>> Begin Input data

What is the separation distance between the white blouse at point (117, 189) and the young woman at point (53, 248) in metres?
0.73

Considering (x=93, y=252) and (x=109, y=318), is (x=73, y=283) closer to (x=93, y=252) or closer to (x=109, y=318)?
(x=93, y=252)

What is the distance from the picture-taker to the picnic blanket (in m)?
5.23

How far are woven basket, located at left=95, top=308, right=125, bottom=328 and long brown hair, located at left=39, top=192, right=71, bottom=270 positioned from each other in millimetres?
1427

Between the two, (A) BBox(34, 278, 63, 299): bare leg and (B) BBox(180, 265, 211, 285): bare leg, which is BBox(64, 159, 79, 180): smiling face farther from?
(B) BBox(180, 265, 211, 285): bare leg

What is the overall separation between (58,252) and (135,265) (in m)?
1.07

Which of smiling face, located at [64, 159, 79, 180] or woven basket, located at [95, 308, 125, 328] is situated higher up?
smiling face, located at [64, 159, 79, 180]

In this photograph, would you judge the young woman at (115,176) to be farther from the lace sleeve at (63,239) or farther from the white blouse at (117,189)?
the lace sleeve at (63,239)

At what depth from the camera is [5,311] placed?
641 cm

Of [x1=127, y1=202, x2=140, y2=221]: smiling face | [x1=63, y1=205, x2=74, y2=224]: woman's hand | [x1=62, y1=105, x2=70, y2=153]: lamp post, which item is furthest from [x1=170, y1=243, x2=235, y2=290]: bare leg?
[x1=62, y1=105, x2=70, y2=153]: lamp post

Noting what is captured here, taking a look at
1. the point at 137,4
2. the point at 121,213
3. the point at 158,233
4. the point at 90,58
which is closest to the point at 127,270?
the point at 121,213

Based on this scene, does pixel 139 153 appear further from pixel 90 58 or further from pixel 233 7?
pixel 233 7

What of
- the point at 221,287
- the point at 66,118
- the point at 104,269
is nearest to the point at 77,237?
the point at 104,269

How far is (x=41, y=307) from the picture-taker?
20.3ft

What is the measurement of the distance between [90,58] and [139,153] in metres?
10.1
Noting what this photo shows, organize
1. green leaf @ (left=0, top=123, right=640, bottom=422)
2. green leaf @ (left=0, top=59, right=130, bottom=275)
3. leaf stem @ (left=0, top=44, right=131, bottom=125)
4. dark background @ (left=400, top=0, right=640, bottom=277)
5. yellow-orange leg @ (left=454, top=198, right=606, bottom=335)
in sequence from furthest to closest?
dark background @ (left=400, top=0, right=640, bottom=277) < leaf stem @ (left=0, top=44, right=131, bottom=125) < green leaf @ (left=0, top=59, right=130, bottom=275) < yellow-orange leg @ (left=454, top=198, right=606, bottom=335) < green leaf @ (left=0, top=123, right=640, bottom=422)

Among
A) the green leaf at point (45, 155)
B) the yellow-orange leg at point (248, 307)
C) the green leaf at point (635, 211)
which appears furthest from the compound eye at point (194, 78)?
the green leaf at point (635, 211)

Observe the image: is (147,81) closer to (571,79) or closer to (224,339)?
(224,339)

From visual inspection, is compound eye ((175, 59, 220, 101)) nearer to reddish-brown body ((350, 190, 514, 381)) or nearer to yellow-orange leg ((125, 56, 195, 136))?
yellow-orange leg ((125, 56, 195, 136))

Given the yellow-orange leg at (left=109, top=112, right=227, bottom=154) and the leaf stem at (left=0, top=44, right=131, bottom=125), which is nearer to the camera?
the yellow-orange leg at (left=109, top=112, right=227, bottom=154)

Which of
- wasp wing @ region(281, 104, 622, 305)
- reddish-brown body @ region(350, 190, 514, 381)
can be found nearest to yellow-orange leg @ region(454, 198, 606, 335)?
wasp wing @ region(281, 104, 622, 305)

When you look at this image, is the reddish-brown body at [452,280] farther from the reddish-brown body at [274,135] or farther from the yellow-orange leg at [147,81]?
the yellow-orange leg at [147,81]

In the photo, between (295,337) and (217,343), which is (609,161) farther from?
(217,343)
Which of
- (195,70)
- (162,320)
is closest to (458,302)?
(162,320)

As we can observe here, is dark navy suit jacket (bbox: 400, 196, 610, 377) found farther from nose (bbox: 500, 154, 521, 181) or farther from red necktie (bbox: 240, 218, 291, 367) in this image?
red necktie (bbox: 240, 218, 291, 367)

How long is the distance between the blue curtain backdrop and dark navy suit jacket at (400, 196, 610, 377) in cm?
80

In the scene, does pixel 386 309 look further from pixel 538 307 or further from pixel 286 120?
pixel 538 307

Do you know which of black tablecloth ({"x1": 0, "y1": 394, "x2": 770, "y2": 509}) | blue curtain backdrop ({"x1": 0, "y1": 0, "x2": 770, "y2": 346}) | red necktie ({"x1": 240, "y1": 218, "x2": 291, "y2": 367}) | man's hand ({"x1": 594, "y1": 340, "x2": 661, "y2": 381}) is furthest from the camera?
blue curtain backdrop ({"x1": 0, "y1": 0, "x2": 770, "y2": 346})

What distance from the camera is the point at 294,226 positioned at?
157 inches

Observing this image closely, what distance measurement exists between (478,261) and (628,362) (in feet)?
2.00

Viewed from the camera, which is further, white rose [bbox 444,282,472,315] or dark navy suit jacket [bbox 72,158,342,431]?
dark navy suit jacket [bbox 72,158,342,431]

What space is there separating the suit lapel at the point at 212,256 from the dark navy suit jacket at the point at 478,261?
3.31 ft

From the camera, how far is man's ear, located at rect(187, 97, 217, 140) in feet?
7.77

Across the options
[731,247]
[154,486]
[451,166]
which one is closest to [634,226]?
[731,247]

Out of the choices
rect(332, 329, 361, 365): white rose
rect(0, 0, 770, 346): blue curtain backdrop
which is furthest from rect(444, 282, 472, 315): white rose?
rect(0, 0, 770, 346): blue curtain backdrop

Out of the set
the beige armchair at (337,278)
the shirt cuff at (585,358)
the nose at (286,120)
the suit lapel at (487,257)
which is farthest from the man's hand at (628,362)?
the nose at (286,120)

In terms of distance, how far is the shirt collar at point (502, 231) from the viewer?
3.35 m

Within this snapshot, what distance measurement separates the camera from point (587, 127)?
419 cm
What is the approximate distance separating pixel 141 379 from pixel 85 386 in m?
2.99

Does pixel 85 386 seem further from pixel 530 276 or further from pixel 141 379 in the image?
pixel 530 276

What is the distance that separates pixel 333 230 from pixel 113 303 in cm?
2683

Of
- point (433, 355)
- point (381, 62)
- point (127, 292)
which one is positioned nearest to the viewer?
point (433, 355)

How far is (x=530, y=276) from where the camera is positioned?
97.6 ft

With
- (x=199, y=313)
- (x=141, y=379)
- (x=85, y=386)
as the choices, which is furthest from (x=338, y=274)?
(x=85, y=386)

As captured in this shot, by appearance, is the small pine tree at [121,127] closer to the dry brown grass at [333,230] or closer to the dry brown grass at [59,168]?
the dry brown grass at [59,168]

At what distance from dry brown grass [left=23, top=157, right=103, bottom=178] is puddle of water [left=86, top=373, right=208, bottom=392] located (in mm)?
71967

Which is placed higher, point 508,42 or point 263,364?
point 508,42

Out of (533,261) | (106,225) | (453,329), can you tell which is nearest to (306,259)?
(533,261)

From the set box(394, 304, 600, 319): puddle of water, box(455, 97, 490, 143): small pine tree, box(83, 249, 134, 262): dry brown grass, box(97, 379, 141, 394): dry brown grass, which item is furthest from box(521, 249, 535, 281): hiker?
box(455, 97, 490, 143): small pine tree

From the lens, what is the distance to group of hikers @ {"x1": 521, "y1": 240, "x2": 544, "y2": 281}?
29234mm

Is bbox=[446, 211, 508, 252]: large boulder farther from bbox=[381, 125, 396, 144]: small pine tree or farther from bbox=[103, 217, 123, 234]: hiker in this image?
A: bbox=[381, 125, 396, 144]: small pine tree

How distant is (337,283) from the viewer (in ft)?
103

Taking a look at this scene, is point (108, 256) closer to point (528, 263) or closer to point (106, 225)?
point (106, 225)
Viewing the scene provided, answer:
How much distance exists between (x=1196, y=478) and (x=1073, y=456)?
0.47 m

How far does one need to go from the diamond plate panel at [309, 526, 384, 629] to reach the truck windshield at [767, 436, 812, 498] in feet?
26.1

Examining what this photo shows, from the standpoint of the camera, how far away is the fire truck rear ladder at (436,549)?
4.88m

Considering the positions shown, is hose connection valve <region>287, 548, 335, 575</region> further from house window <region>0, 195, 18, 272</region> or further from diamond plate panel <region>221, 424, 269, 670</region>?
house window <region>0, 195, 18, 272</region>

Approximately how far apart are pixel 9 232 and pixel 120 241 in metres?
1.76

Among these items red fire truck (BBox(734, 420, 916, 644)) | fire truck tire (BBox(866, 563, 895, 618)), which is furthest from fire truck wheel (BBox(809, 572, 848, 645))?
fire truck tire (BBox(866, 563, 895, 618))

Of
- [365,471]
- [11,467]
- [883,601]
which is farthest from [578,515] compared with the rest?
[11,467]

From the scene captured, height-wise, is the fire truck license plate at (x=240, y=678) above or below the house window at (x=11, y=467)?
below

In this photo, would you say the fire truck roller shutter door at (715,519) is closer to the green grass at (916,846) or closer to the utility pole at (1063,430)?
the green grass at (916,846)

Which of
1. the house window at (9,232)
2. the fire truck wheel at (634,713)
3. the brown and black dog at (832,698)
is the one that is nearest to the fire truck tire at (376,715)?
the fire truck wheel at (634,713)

>> End Input data

• _Goal_:
Please format the lines from the one with "Noting what is" to the one with "dark background @ (left=400, top=0, right=640, bottom=277) <" as a Markdown table with a Row column holding the row number and a Line column holding the line, leaving out blank lines.

• _Solution to this exercise_:
| Row | Line |
|---|---|
| 1 | Noting what is captured here, taking a look at |
| 2 | 1. the point at 137,4 |
| 3 | 2. the point at 121,213 |
| 4 | 3. the point at 158,233 |
| 5 | 4. the point at 90,58 |
| 6 | which is closest to the point at 127,270? |
| 7 | the point at 121,213 |
| 8 | Based on this scene, does pixel 139 153 appear further from pixel 90 58 or further from pixel 233 7? |
| 9 | pixel 233 7 |
| 10 | What of |
| 11 | - the point at 221,287 |
| 12 | - the point at 66,118 |
| 13 | - the point at 104,269 |
| 14 | is nearest to the point at 77,237? |
| 15 | the point at 104,269 |
| 16 | How far is (x=41, y=307) from the picture-taker? |
| 17 | 20.3ft |
| 18 | What is the measurement of the distance between [90,58] and [139,153] in metres? |
| 19 | 10.1 |
| 20 | Noting what this photo shows, organize |
| 21 | 1. green leaf @ (left=0, top=123, right=640, bottom=422) |
| 22 | 2. green leaf @ (left=0, top=59, right=130, bottom=275) |
| 23 | 3. leaf stem @ (left=0, top=44, right=131, bottom=125) |
| 24 | 4. dark background @ (left=400, top=0, right=640, bottom=277) |
| 25 | 5. yellow-orange leg @ (left=454, top=198, right=606, bottom=335) |
| 26 | in sequence from furthest to closest? |
| 27 | dark background @ (left=400, top=0, right=640, bottom=277) < leaf stem @ (left=0, top=44, right=131, bottom=125) < green leaf @ (left=0, top=59, right=130, bottom=275) < yellow-orange leg @ (left=454, top=198, right=606, bottom=335) < green leaf @ (left=0, top=123, right=640, bottom=422) |